3. Focus on the Basics
When life gets busy, keep it simple and focus on the non negotiables:
Move your body (a few minutes is better than nothing)
Hydrate well
Eat real food (!) when you can
Sleep
Perfect structure isn’t always realistic, have a few game plans in place for days you don’t have a lot of time, energy, or equipment.

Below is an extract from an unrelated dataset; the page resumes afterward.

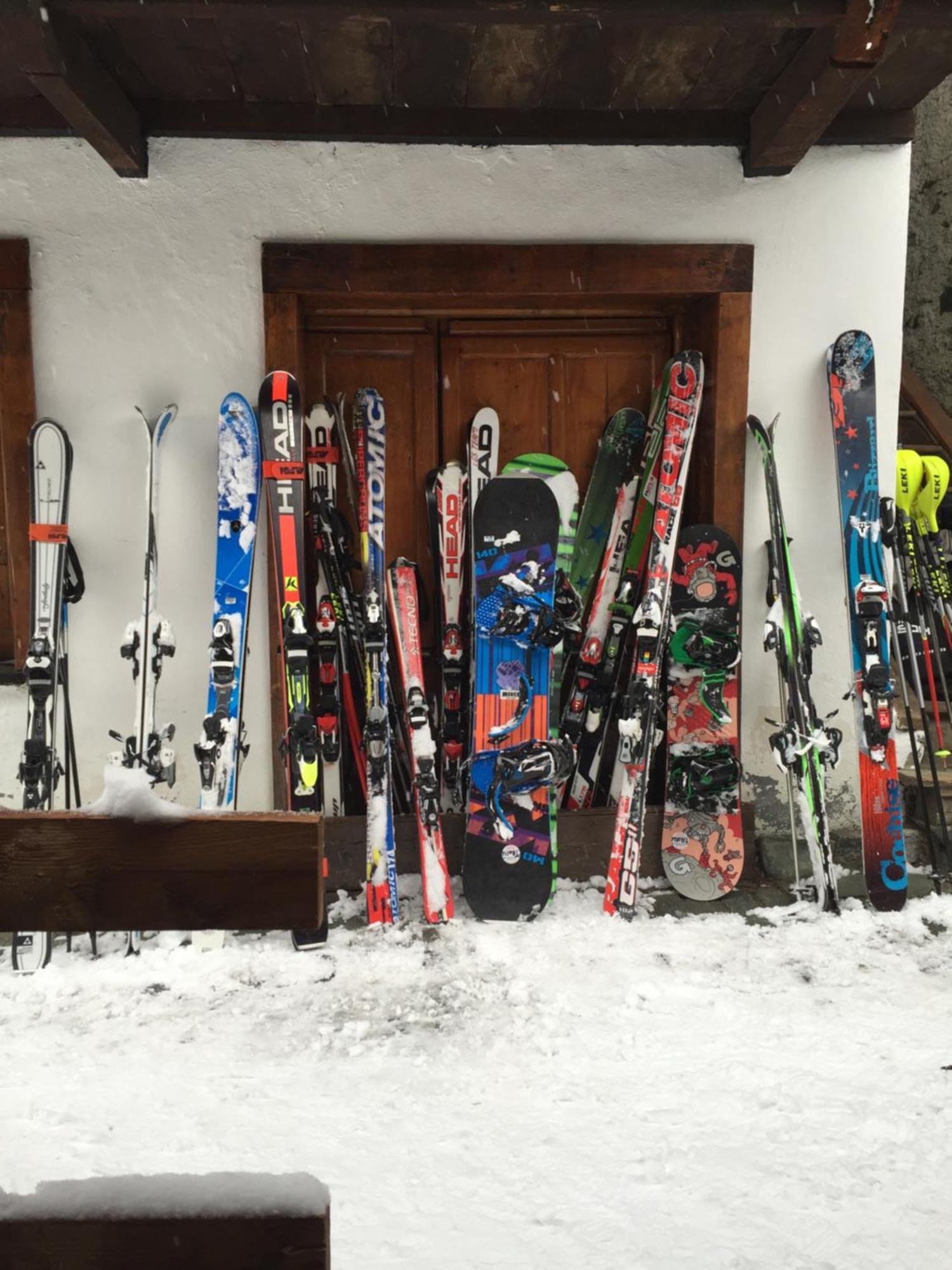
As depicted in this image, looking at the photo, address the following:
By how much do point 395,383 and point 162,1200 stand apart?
2928mm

4. Workouts for Busy Weeks
Here are a few quick, effective workouts that keep you consistent when time is limited:
A. 20 Minute Full Body Circuit
(3–4 rounds, 40 sec work / 20 sec rest)
Bodyweight squat
Push ups or incline push ups
Dumbbell rows
Glute bridge
Plank hold
B. 15 Minute Cardio / Core Circuit
(Alternate between each set with minimal rest)
1 min jog or bike
30 sec mountain climbers
1 min jump rope or step ups
30 sec side plank (each side)
Repeat 3–4 times
C. 10 Minute “Something is Better Than Nothing”
10 bodyweight squats
8 push ups (any variation)
6 reverse lunges each leg
20 sec plank
Repeat as many rounds as possible in 10 minutes.
5. Remember: 40% Is Better Than 0%
Life can get busy, but it won’t always be this way. The goal is to keep your habits alive, even in smaller ways. You don’t lose progress by slowing down, you lose it by giving up entirely.
Show up in the way you can right now, and know that 40% is better than 0%.